_TO DO_
Copy all of the material below verbatim, line for line, with no alterations.

_RECORDED INFORMATION_
———
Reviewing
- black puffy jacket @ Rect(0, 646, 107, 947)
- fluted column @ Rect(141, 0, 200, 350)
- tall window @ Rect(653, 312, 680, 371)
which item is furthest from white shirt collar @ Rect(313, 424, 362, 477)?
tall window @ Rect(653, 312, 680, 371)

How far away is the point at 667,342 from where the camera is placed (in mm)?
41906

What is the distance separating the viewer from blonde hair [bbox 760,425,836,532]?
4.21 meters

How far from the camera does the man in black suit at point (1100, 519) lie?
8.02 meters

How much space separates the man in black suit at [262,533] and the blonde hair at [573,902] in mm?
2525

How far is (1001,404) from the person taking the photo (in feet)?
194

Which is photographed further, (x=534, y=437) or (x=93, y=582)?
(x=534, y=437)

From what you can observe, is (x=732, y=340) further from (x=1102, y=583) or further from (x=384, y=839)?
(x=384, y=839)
———
_FINAL ANSWER_
Reviewing
- black puffy jacket @ Rect(0, 646, 107, 947)
- fluted column @ Rect(141, 0, 200, 350)
- tall window @ Rect(653, 312, 680, 371)
which item is furthest from white shirt collar @ Rect(313, 424, 362, 477)?
tall window @ Rect(653, 312, 680, 371)

How far away is the point at 667,342 from where the camera is placed (in mm)?
41906

What is the distance separating the viewer from blonde hair [bbox 760,425,836,532]?
4.21 meters

How far from the camera does the man in black suit at point (1100, 519) lie?
8.02 meters

How much space separates the man in black suit at [262,533] and the blonde hair at [573,902] in mm?
2525

How far is (1001,404) from the person taking the photo (in feet)?
194

Which is photographed further, (x=534, y=437) or (x=93, y=582)?
(x=534, y=437)

From what you can observe, is (x=732, y=340) further from (x=1102, y=583) or further from (x=384, y=839)?
(x=384, y=839)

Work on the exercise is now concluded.